Captioned web image records
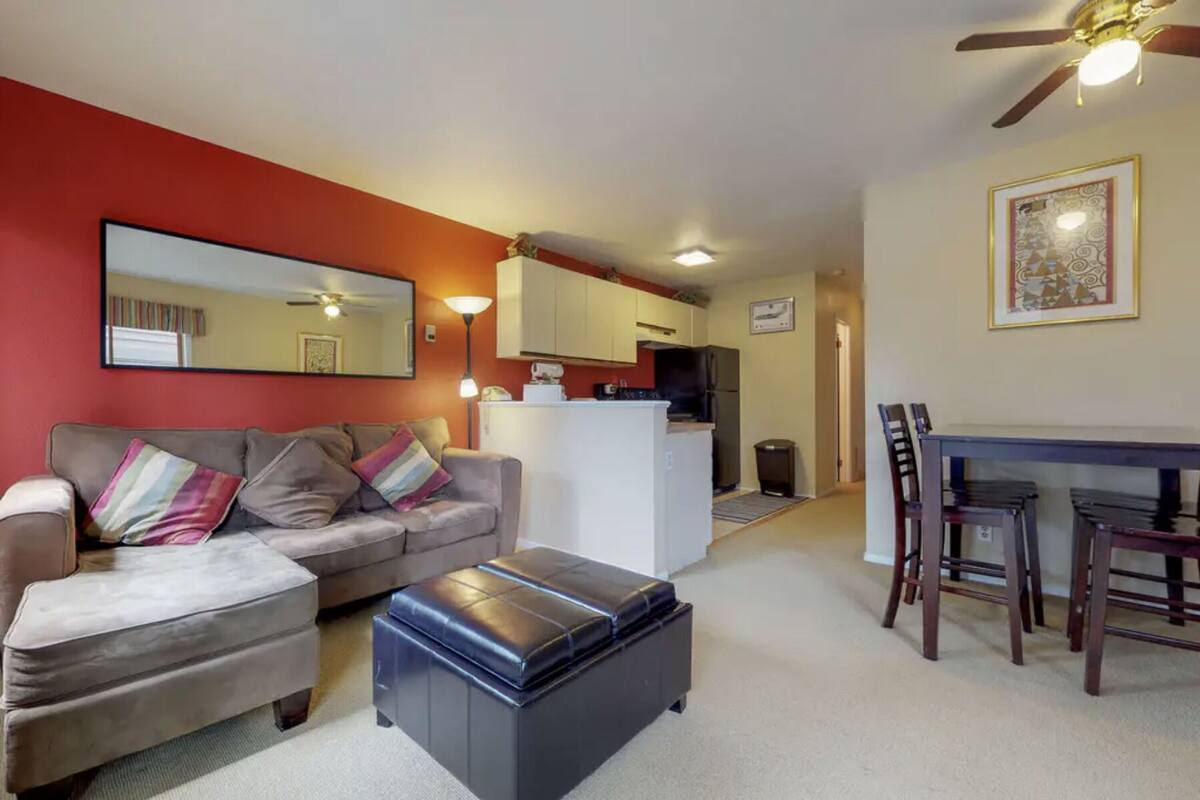 A living room with a sofa, ottoman, and a dining area with a table and chairs.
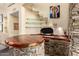 Charming bar area featuring stone accents, custom-built counter, glass shelving, and artistic decor, ideal for hosting guests at 2326 E Gardenia Dr, Phoenix, AZ 85020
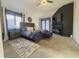 Beautiful main bedroom with a fireplace, large windows, and a luxurious king-sized bed at 5739 E 62Nd Pl, Indianapolis, IN 46220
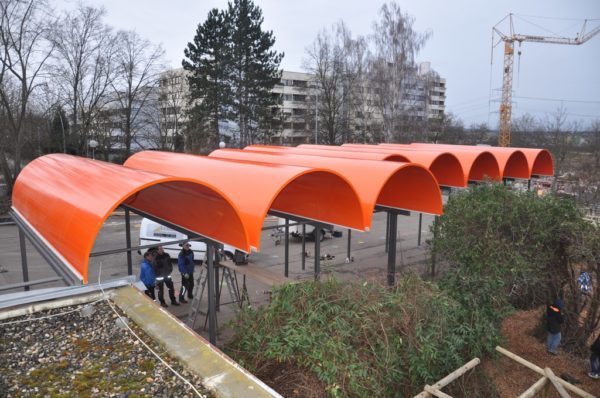 Leuchtend orange, halbrunde Dachelemente über einem großen Fahrradständer in einer urbanen Umgebung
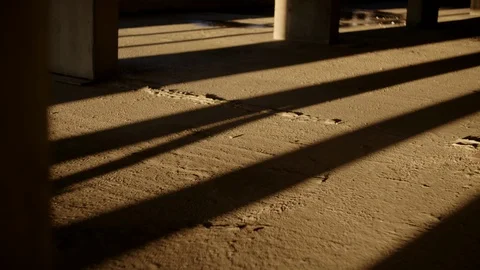 Moving shadow on the floor of empty building Stock Footage 128326477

* [Work required]
Copy every record with "sofa" changed to "couch" and everything else left as it is, and omit the pictures from your answer.

* [Written reply]
 A living room with a couch, ottoman, and a dining area with a table and chairs.
 Charming bar area featuring stone accents, custom-built counter, glass shelving, and artistic decor, ideal for hosting guests at 2326 E Gardenia Dr, Phoenix, AZ 85020
 Beautiful main bedroom with a fireplace, large windows, and a luxurious king-sized bed at 5739 E 62Nd Pl, Indianapolis, IN 46220
 Leuchtend orange, halbrunde Dachelemente über einem großen Fahrradständer in einer urbanen Umgebung
 Moving shadow on the floor of empty building Stock Footage 128326477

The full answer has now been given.